At the same time, however, China is expanding its ethylene capacity by 40 million metric tons between 2025 and 2028, pushing total capacity close to 100 million tons. This somewhat paradoxical situation — reducing obsolete facilities while adding massive new capacity — reflects Beijing’s attempt to shift the industry from volume to value, and from commodity to specialty.
“Most of the new plants will be integrated with its downstream facilities,” said a China-based trader. “As a result, more benzene will be used within China, especially for styrene monomer, which is seeing significant expansion.”

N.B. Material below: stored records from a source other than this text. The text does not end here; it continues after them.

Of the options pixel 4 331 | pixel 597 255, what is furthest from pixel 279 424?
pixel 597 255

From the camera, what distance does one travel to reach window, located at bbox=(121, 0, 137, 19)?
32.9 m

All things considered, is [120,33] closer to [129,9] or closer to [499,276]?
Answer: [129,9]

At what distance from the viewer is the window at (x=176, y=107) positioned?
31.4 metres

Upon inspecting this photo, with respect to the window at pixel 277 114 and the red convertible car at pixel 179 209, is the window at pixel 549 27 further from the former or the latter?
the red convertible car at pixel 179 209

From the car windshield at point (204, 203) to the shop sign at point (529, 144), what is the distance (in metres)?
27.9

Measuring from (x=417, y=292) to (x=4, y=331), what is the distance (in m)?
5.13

Despite the growth, China’s benzene imports may remain elevated if domestic production lags behind downstream needs. Downstream sectors, especially SM, phenol and caprolactam, are expanding faster than upstream benzene capacity. This could keep the flow of Korean benzene supply into China — provided it survives the ongoing rationalization.
Tighter Market, But Demand Still Dormant
While the long-term picture for benzene is becoming clearer, short-term demand remains weak. Global styrenics and engineering plastics consumption has underperformed expectations for four consecutive years, and downstream buyers continue to resist spot purchases amid economic uncertainty in Europe and muted recovery in the U.S.
“Right now, everyone’s holding back, waiting for prices to drop further,” said a Singapore-based benzene trader. “But that can’t go on forever. Once inventories are low enough, they’ll have to re-enter the market and that’s when we’ll see premiums jump.”
Indeed, market participants say FOB Korea benzene prices are likely to spike when this buying pressure returns, particularly if supply from domestic crackers continues to shrink while China’s downstream consumption tightens regional availability.
One major unknown remains the role of the U.S., which has seen imports of benzene from Korea drop to zero since February. Whether the U.S. re-emerges as a consistent buyer will depend on domestic cracker economics and the health of North American styrene and caprolactam demand.
Consolidation and M&A on the Horizon
Beyond capacity closures, analysts expect a wave of mergers and asset consolidations across Asia. In South Korea, potential tie-ups are already being explored. Lotte Chemical and HD Hyundai Chemical are in talks to merge their Daesan crackers, while GS Caltex, LG Chem and Lotte Chemical are discussing integration options in Yeosu.
“Shutting down a single plant won’t move the needle much in terms of supply-demand fundamentals,” said a South Korea-based trader. “But collectively, these cuts are about survival, which is a necessary reset to help producers make it through the bottom of the cycle.”
Such tie-ups could strengthen Korea’s ability to weather ongoing Chinese competition, but they will also further shrink independent supply of benzene, contributing to a more consolidated and potentially more volatile market.
Looking Ahead: 2026 and Beyond
Industry insiders say 2025 may mark the low point in global petrochemical margins. With restructuring underway, planned production cutbacks for 2026, and no significant new benzene supply projects outside China, the stage is being set for a market rebound led by tightening supply.
However, the recovery in demand will likely lag until downstream users are forced to restock — a dynamic that could result in sharp, sporadic price spikes rather than a smooth upward trend.
“Next year may look better,” said a China-based trader. “Not because demand is suddenly strong, but because supply is going to be structurally tighter. That alone could be enough to support benzene prices.”
Until then, the benzene market remains on edge — watching as Asia’s two chemical giants tear down and rebuild the foundations of a sector that, for too long, prioritized growth at any cost.